Clippy
Every semester, the Media Lab at MIT throws a 99Fridays party, which is a celebration of self-expression creative energy. The theme for the party in April 2023 was "Conquered By Clippy" - an imagination of a world where Clippy becomes superintelligent and takes over the world. For my contribution, I used Dreambooth to fine-tune stable diffusion on images of Clippy, and generated video content of the Clippy army that conquered Earth.
Dreambooth
Dreambooth is a framework that allows you to inject a new object tag into Stable Diffusion. It is commonly used to train AI on a specific human face (which I did here) to generate new images of them. However, one can also use it to train a model to generate other things. Stable Diffusion does not have Clippy in its dataset (prompting "Clippy" generated nonsense, prompting "Clippy, which is a cartoon paperclip" generated discombobulated eyes with wires attached). So, in order to generate new images of Clippy, I needed to first train a new model.
Training
To train a Dreambooth model, one first needs to gather ~20-30 images of the target object. I was able to find a few images on google, but most of the clip art of Clippy is either very low-res, or copies of the same image. I gathered these images by grabbing frames from youtube videos of Clippy. The videos were pretty low-resolution, unfortunately, so the images were as well. However, I hoped that the diffusion model would be able to work past the low resolution. Here's some examples of the images I used for the first attempt:
Results
For the first attempt, I used images of Clippy in all his configurations (turning into a bicycle, etc). While the images generated had some elements that were clippy-like (bent silver wires, googly-eyes, sheets of yellow paper), they weren't very visually recognizable as Clippy.
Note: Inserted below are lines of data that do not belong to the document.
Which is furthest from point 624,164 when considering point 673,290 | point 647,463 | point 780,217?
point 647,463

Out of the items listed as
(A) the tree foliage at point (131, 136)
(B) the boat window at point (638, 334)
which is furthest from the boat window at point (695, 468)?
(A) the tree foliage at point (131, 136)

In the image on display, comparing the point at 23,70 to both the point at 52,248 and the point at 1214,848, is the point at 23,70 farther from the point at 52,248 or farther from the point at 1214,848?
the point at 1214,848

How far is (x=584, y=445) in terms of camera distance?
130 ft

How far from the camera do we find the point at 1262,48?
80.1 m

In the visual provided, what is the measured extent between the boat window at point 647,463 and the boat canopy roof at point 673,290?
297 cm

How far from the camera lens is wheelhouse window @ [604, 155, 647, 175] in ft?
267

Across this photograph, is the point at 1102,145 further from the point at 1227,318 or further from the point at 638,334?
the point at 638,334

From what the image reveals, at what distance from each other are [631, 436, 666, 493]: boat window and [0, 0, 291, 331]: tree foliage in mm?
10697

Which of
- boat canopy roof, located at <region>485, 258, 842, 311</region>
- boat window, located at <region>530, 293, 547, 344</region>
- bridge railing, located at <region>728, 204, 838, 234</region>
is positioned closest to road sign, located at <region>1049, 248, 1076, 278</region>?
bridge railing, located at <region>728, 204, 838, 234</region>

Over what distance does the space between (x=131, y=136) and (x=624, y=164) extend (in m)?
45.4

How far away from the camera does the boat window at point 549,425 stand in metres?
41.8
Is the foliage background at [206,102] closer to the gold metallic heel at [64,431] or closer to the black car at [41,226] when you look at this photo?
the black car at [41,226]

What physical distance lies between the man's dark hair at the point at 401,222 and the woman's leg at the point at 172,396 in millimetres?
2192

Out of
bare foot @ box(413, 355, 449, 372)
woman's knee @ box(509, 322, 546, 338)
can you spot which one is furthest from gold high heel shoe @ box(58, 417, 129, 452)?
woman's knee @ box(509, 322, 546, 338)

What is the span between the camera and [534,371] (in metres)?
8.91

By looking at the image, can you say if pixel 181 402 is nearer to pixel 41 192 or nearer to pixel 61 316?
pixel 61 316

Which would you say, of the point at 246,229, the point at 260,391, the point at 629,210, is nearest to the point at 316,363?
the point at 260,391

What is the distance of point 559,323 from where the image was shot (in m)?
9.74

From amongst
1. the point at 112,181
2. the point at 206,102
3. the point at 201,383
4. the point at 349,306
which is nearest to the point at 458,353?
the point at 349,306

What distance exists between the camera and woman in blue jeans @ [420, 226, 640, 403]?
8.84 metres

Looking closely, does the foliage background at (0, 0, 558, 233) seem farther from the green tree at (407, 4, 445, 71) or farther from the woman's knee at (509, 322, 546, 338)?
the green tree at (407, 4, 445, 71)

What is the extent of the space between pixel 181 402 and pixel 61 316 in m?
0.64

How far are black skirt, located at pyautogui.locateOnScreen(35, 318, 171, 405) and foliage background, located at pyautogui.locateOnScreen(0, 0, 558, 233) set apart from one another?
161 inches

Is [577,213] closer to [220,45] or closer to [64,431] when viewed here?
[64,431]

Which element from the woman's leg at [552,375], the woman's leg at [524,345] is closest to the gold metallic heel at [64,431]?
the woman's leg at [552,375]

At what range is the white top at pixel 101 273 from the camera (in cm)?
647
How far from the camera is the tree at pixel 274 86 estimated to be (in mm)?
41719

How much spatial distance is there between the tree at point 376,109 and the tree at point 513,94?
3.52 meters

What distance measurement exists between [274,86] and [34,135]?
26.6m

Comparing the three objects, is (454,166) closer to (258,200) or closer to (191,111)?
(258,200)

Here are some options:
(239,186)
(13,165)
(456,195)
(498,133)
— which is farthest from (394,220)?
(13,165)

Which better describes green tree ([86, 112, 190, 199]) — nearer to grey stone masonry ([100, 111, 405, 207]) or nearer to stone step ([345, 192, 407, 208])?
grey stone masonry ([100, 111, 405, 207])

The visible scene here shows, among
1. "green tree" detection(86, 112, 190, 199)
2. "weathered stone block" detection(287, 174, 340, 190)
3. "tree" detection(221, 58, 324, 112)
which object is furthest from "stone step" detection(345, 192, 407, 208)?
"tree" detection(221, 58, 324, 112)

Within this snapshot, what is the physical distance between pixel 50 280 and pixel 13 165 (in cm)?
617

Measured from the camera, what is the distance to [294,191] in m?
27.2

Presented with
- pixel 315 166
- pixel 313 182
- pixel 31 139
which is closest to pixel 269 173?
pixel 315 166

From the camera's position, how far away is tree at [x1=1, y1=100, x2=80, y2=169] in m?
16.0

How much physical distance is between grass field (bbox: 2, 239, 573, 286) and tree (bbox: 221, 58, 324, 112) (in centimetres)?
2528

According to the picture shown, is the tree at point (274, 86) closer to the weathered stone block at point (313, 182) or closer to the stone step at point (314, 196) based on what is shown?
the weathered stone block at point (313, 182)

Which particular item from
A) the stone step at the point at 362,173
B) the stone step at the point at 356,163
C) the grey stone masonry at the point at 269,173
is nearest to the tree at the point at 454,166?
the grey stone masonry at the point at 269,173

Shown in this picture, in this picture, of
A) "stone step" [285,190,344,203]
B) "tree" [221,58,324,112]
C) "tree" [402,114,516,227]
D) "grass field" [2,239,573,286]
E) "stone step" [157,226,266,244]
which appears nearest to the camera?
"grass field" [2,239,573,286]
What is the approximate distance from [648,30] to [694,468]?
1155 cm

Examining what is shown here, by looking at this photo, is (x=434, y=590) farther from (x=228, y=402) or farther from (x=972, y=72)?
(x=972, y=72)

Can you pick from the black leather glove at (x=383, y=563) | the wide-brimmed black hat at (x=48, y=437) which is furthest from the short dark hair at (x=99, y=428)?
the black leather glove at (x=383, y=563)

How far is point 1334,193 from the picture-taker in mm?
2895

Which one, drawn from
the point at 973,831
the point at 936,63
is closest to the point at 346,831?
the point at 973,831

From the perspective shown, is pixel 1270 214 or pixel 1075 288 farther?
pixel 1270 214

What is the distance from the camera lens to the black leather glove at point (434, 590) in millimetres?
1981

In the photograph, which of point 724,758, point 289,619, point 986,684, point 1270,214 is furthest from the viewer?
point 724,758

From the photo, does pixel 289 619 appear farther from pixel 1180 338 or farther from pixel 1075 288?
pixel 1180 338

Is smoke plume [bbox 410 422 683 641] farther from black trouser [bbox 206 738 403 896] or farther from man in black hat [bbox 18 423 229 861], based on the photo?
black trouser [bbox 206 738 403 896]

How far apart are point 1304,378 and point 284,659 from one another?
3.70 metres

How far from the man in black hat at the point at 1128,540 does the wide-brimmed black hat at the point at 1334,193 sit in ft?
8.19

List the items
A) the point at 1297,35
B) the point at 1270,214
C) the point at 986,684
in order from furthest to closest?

Additionally, most of the images generated using this method had the original background of the input images. This makes sense - if we are telling Dreambooth "this is Clippy, make more of these" while giving a set of images that all have the same background, it is reasonable to expect that it would try to reproduce the given images, including the background.
Training Round 2
To solve this issue, I trained a new model using images of Clippy only in the "paperclip" configuration, and photoshopped those images to have different backgrounds. I then labeled the images with captions, including not only the new Clippy tag, but also a description of the background. For example, one of the images was Clippy in front of Times Square, which I captioned "[Clippy tag] in Times Square". This helps the model distinguish the background from the target.
Results Round 2
I generated a few videos, which I passed on to the amazing VJ MrImprobable who worked them into his set. As usual, I used the pipeline of generating with stable diffusion at 1080p, then interpolating one frame between each generated frame to smooth things out (using FILM), and then used Real-ESRGAN to upscale to 4k.